Il y a quelques années, j’eus la chance de voir le plus ancien arbre de Noël conservé au monde, à l’instar du tableau du maître-autel de l’église de l’Enfant-Jésus près de Steyr. L’histoire de l’arbre remonte à l’an 1694. À cette époque, Steyr avait un nouveau carillonneur et maître de chapelle qui souffrait d’épilepsie, cette « maladie honteuse », comme l’exprime fidèlement la chronique. À Melk, d’où il était originaire, il avait appris à vénérer l’Enfant Jésus. Il plaça donc dans la cavité d’un sapin de taille moyenne une image de la Sainte Famille devant laquelle il faisait oraison, et d’où il ressortait affermi et consolé. C’est alors qu’il entendit parler d’une représentation de l’Enfant Jésus qui avait donné la guérison à une religieuse paralysée. Il en obtint une copie fidèle : un Enfant Jésus en cire tenant la croix dans une main et la couronne d’épines dans l’autre. Il l’apporta alors devant l’arbre, y fit oraison et sentit une force de guérison en émaner.
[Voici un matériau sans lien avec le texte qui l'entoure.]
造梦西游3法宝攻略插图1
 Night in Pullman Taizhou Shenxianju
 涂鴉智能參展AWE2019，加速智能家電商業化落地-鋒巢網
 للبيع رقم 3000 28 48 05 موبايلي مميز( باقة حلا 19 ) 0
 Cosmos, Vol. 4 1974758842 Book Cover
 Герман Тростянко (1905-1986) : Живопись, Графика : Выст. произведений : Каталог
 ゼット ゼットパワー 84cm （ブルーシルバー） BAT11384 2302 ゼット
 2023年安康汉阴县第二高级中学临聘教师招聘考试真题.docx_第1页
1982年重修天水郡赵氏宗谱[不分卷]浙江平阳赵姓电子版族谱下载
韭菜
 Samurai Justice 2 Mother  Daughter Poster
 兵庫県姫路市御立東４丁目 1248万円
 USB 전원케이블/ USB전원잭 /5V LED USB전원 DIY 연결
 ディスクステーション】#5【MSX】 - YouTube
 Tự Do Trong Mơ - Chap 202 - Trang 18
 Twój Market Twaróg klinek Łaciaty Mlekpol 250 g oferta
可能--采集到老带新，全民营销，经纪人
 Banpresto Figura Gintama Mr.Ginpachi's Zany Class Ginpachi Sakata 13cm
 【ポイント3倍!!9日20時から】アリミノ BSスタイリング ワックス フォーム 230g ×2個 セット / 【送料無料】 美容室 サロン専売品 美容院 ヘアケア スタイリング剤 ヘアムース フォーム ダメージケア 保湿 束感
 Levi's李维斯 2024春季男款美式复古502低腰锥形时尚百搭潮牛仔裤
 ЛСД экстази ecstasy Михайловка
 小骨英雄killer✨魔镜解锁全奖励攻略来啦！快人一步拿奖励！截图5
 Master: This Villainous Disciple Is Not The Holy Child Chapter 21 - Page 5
Peu à peu, cela se sut, et les gens commencèrent à venir en pèlerinage auprès de l’Enfant Jésus. Face à l’hésitation des autorités ecclésiales (…), ils obtinrent de construire une chapelle autour de l’arbre. C’est ainsi qu’en 1708 fut posée la première pierre de l’église de l’Enfant-Jésus, érigée sur le modèle de Santa Maria Rotonda de Rome par les architectes autrichiens les plus célèbres de l’époque. Elle est devenue un écrin précieux pour l’arbre, dans lequel furent sculptés l’autel et le tabernacle. L’arbre porte toujours le petit Enfant Jésus de cire qui, entouré de la couronne et de ses rayons, est promesse et espérance pour les hommes.
L’arbre de vie retrouvé
Pour moi, cette rencontre est non seulement devenue l’interprétation de l’une de nos plus belles coutumes de Noël mais elle nous fait accéder au centre même du mystère de Noël. Cet arbre se dresse tel l’arbre de vie du Paradis retrouvé — « Le chérubin ne monte plus la garde ». Cet arbre est Marie avec le fruit béni de son sein : Jésus. Mais Jésus est comme un enfant sans défense, qui invite, « Emmanuel », un Dieu qu’on peut toucher, familier. Il nous invite à venir à Lui, nous qui, pourtant, souffrons tous profondément de la « maladie qui nous fait chuter ». Nous restons incapables de marcher et de nous tenir droits intérieurement. Nous ne cessons de tomber, ne sommes pas maîtres de nous-mêmes, étrangers à nous-mêmes et prisonniers. La rotonde de l’édifice souligne encore cette assertion. L’octogone est la forme classique de l’église baptismale, rattachée à de très anciennes traditions de l’histoire des religions : la cavité et la construction en rotonde rappellent l’utérus et le mystère de la naissance.
Ainsi l’édifice renvoie de nouveau à Marie, à l’Église, à notre baptême et notre nouvelle naissance. Il nous explique ce que signifie « Dieu s’est fait petit enfant ».
Parole reprise par Jésus s’adressant à Nicodème. « Si tu ne renais de l’eau et de l’Esprit, tu ne peux entrer au Royaume des Cieux. » L’autre parole de Jésus s’y rattache : « Si vous ne devenez comme de petits enfants, vous n’entrerez pas au Royaume des cieux. » (…)
Le Fruit de l’Arbre de Vie
L’Enfant Jésus nous renvoie à cette vérité première de l’homme : nous devons naître de nouveau ; être aimés et nous laisser aimer ; laisser transformer notre dépendance en amour pour devenir libres. Nous devons naître de nouveau, nous défaire de notre orgueil, redevenir des petits enfants. Reconnaître et recevoir en l’Enfant Jésus le fruit de la Vie. C’est à cela que Noël veut nous conduire : c’est la vérité de l’Enfant, le fruit de l’Arbre de Vie.